What to produce:
Copy the records below character for character.

Data shown:

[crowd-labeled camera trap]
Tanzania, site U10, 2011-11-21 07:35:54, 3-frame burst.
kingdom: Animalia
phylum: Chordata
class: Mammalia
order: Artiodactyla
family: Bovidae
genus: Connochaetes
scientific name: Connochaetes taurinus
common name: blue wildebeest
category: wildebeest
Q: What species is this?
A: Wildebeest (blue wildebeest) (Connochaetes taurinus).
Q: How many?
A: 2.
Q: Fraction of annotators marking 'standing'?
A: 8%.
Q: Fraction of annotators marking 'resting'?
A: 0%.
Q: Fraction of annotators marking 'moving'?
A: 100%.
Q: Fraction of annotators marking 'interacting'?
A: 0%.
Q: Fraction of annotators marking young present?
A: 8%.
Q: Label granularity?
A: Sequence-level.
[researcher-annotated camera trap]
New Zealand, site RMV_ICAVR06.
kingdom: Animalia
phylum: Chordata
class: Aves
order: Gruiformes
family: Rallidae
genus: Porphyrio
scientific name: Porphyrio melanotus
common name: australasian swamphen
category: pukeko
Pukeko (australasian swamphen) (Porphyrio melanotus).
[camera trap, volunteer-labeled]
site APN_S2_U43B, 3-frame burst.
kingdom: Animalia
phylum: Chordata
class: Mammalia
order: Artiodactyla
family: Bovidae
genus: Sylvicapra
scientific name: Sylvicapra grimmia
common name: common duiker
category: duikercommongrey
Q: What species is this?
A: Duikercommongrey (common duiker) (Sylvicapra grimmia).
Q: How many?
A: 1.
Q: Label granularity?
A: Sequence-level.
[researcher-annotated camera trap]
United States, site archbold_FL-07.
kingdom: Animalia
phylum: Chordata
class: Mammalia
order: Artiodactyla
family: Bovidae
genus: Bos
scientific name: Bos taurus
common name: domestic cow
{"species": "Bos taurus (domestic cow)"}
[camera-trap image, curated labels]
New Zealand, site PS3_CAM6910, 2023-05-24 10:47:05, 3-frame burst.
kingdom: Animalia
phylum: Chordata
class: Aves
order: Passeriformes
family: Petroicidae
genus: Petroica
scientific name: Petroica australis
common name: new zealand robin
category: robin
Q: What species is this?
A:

Answer for the task:
[crowd-labeled camera trap]
Tanzania, site U10, 2011-11-21 07:35:54, 3-frame burst.
kingdom: Animalia
phylum: Chordata
class: Mammalia
order: Artiodactyla
family: Bovidae
genus: Connochaetes
scientific name: Connochaetes taurinus
common name: blue wildebeest
category: wildebeest
Q: What species is this?
A: Wildebeest (blue wildebeest) (Connochaetes taurinus).
Q: How many?
A: 2.
Q: Fraction of annotators marking 'standing'?
A: 8%.
Q: Fraction of annotators marking 'resting'?
A: 0%.
Q: Fraction of annotators marking 'moving'?
A: 100%.
Q: Fraction of annotators marking 'interacting'?
A: 0%.
Q: Fraction of annotators marking young present?
A: 8%.
Q: Label granularity?
A: Sequence-level.
[researcher-annotated camera trap]
New Zealand, site RMV_ICAVR06.
kingdom: Animalia
phylum: Chordata
class: Aves
order: Gruiformes
family: Rallidae
genus: Porphyrio
scientific name: Porphyrio melanotus
common name: australasian swamphen
category: pukeko
Pukeko (australasian swamphen) (Porphyrio melanotus).
[camera trap, volunteer-labeled]
site APN_S2_U43B, 3-frame burst.
kingdom: Animalia
phylum: Chordata
class: Mammalia
order: Artiodactyla
family: Bovidae
genus: Sylvicapra
scientific name: Sylvicapra grimmia
common name: common duiker
category: duikercommongrey
Q: What species is this?
A: Duikercommongrey (common duiker) (Sylvicapra grimmia).
Q: How many?
A: 1.
Q: Label granularity?
A: Sequence-level.
[researcher-annotated camera trap]
United States, site archbold_FL-07.
kingdom: Animalia
phylum: Chordata
class: Mammalia
order: Artiodactyla
family: Bovidae
genus: Bos
scientific name: Bos taurus
common name: domestic cow
{"species": "Bos taurus (domestic cow)"}
[camera-trap image, curated labels]
New Zealand, site PS3_CAM6910, 2023-05-24 10:47:05, 3-frame burst.
kingdom: Animalia
phylum: Chordata
class: Aves
order: Passeriformes
family: Petroicidae
genus: Petroica
scientific name: Petroica australis
common name: new zealand robin
category: robin
Q: What species is this?
A:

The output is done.